*Request*.
Output the lines from the one containing "When viewed in" through the last line, inclusive, as a Markdown table with the columns Row and Line, omitting blank lines.

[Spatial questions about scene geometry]
________________________________________
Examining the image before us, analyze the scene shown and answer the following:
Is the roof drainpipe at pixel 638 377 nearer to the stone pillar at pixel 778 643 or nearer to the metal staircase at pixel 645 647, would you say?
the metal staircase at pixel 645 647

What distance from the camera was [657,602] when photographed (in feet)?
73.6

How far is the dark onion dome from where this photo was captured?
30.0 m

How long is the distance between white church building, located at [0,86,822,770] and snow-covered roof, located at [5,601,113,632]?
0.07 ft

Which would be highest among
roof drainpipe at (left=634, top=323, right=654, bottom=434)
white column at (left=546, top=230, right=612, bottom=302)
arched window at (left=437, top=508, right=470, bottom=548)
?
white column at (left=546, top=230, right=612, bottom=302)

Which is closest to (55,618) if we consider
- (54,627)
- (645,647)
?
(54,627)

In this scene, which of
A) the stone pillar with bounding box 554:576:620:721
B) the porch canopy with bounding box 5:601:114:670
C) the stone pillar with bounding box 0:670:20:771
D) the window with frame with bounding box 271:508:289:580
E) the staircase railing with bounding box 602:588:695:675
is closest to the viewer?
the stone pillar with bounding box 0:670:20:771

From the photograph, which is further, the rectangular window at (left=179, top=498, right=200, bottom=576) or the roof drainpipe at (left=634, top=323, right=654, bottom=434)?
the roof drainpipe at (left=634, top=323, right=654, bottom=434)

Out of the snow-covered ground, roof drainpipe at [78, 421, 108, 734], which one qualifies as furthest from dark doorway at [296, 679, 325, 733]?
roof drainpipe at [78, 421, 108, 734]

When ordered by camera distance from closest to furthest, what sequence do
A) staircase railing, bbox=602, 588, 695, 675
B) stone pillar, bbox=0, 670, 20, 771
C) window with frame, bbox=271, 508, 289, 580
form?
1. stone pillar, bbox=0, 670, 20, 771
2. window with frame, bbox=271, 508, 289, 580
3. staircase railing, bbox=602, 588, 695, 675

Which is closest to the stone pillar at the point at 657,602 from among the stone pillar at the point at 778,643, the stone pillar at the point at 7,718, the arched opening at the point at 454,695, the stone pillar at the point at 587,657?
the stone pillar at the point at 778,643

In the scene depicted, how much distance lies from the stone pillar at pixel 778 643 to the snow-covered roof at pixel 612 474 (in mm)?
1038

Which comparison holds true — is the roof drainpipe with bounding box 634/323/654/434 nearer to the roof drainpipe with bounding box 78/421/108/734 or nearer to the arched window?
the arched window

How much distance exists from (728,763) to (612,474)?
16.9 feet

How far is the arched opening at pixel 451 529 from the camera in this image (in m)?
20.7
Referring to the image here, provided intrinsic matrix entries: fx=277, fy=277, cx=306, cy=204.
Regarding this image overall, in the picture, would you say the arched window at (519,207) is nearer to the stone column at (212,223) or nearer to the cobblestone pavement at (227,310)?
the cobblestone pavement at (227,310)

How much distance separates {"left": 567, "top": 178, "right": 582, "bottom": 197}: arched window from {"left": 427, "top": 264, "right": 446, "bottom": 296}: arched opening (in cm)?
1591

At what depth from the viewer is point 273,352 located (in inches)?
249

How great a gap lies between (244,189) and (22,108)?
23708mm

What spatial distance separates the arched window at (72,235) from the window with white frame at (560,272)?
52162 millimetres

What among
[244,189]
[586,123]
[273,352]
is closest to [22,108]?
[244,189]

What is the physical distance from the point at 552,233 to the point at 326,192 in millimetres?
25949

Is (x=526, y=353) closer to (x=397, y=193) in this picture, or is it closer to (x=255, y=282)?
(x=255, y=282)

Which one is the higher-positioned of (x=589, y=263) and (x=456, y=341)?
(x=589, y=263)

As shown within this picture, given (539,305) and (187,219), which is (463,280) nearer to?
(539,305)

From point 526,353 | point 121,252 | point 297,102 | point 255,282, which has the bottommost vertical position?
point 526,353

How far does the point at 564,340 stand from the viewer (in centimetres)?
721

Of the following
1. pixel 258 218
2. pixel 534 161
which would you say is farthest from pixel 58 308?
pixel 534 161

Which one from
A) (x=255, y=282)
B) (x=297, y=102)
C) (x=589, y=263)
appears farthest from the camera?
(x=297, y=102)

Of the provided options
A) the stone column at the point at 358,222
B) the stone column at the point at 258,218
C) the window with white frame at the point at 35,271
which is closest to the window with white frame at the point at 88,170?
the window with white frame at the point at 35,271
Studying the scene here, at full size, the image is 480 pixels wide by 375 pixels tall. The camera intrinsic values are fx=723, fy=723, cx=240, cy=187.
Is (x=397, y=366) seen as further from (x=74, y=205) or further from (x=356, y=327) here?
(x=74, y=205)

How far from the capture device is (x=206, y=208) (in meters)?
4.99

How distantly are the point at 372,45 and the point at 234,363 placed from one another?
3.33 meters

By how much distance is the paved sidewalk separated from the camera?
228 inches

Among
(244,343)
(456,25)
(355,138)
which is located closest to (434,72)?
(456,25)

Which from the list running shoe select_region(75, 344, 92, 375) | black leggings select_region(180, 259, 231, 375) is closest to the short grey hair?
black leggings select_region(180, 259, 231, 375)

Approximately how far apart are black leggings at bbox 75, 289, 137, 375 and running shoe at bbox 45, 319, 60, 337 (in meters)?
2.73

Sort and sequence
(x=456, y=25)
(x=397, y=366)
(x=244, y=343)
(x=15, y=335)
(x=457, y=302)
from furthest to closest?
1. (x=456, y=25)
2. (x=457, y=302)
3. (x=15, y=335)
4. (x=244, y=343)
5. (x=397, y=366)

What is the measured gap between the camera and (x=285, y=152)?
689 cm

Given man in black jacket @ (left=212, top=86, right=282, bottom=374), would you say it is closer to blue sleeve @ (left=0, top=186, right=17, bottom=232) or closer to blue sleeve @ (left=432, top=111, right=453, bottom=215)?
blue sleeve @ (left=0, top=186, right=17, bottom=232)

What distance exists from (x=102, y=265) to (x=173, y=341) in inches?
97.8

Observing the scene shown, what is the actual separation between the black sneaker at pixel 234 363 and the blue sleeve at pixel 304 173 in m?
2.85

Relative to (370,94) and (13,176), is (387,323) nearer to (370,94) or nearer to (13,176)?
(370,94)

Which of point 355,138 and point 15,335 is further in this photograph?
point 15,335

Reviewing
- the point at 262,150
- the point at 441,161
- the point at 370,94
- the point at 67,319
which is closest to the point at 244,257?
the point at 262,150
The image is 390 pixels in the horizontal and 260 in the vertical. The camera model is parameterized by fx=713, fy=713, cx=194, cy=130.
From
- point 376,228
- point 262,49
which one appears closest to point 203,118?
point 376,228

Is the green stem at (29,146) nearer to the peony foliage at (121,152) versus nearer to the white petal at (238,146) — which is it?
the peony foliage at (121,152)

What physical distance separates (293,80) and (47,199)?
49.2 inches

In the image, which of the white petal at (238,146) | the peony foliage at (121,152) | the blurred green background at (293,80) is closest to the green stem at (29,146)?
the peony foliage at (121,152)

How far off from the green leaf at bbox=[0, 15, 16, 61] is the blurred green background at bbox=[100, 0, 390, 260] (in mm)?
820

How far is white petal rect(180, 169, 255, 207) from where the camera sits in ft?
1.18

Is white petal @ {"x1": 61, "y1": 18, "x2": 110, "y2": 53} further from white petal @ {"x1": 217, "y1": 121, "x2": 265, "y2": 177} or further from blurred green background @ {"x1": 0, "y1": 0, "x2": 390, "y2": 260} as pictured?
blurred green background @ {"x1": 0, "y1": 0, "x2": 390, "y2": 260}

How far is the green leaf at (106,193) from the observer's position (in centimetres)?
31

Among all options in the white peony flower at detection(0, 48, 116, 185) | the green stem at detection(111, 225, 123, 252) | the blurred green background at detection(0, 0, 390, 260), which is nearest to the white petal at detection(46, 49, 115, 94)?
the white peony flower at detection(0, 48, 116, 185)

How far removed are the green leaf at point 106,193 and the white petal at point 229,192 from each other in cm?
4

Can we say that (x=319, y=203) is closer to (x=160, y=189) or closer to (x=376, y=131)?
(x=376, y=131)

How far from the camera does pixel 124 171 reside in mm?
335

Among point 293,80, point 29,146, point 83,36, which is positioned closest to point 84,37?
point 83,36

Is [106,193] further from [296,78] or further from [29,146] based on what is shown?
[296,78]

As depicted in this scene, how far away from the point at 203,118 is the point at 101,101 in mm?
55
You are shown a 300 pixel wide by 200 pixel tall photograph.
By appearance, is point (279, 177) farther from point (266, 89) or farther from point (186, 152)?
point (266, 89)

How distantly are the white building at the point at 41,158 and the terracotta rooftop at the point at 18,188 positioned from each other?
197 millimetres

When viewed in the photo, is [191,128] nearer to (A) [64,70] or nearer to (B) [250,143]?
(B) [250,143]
________________________________________
*Exercise response*.
| Row | Line |
|---|---|
| 1 | When viewed in the photo, is [191,128] nearer to (A) [64,70] or nearer to (B) [250,143]? |
| 2 | (B) [250,143] |